Backreferences to non-participating groups are handled incorrectly
Issue extracted from #21.
E.g. ruby does this:
/\1()/.match?('foo') # => false
but the resulting js regex, with the same source, produces a zero-length match on any string.
A few other examples of regexes that include nonparticipating capturing groups:
-
(\1)- should fail to match -
(a)|b\1- should never match the second alternative -
(?<n>a)|(?<n>)\k<n>- the backreference should not allow matching an empty string as one of the multiplexed options (see #28)
Might include a nonparticipating capturing group:
-
(a)?b\1 -
((a)|b)+\2
Never includes a nonparticipating capturing group:
-
(a?)b\1
These cases are handled correctly now:
-
\1() -
(\1) -
(a)|b\1 -
(?<n>a)|(?<n>)\k<n> -
(a?)b\1
What remains to be solved are potential non-participating groups like (a)?b\1 and ((a)|b)+\2.
To quickly recapitulate the issue:
In Ruby/Onigmo/Oniguruma, regexps only match if every backreferenced group matches at least once:
/((a)|b)+\2/.match?('aa') # => true
/((a)|b)+\2/.match?('bb') # => false
/(a)?b\1/.match?('aba') # => true
/(a)?b\1/.match?('bbb') # => false
JS is more permissive and ignores backreferences to non-participating groups:
/((a)|b)+\2/.test('aa') // true
/((a)|b)+\2/.test('bb') // true
/(a)?b\1/.test('aba') // true
/(a)?b\1/.test('bbb') // true
Hence the challenge is to generate a JS regexp that is less permissive than a verbatim copy.

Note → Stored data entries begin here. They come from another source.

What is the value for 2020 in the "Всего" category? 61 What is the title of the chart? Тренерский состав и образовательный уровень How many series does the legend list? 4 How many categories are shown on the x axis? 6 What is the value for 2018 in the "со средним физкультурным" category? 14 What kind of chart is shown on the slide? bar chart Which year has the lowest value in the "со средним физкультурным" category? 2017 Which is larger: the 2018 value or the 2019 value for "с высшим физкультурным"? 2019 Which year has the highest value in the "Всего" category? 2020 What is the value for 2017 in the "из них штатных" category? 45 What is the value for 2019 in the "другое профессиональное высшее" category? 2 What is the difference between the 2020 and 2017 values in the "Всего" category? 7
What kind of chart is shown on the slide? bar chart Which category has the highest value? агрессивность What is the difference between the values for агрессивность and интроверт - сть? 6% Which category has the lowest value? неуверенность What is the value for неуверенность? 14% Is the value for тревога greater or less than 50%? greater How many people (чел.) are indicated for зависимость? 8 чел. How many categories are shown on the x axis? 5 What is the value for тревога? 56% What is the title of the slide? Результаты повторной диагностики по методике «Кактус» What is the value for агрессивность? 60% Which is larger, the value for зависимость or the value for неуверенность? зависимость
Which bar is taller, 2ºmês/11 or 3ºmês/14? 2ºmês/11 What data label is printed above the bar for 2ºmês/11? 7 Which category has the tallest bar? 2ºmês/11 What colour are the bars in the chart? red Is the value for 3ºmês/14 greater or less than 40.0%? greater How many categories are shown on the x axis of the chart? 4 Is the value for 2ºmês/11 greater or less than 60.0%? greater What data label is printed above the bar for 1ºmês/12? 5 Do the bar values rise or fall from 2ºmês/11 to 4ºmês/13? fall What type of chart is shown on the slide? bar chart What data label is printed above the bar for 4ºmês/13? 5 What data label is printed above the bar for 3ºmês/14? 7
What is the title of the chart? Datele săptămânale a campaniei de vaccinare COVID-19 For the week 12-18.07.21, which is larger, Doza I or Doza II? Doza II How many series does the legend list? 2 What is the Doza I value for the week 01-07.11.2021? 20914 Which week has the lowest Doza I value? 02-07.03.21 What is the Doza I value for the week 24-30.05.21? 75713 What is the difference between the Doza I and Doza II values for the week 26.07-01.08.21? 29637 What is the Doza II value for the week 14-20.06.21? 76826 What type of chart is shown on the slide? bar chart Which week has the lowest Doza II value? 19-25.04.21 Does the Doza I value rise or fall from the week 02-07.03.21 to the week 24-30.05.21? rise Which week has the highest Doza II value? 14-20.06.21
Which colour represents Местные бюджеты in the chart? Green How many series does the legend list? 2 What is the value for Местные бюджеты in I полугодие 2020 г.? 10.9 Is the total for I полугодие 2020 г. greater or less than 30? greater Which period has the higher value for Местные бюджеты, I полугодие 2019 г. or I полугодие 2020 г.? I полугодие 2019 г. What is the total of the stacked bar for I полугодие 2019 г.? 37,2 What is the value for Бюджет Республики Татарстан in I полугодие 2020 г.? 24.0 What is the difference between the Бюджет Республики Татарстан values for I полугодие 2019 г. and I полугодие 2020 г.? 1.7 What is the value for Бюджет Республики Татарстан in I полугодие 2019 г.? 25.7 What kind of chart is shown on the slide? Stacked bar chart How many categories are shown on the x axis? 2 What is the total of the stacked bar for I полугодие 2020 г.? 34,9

Maybe a lookahead in which the required part is enforced and in which all groups at any depth become passive could be used.
E.g. ((a)|(b)|c|d)+\3 could perhaps become this (whitespace only added for clarity):
(?:
(?=
(?:(?:a)|(?:b)|c|d)*
(?:(?:b))
(?:(?:a)|(?:b)|c|d)*
)
((a)|(b)|c|d)+\3
)
Things get more complicated if we consider that the backref itself could also be optional or on a branch, like in this example:
((a)|(b)|c|d)+(?:e|\3)
Another, and perhaps more consistent, option for such "combinatorial" cases could be to generate permutations of the whole pattern as this gem already does for conditionals.
As an aside, conditional branches are likely another situation that give rise to this issue, in addition to the cases involving alternation branches and quantifiers with a minimum below 1 illustrated above.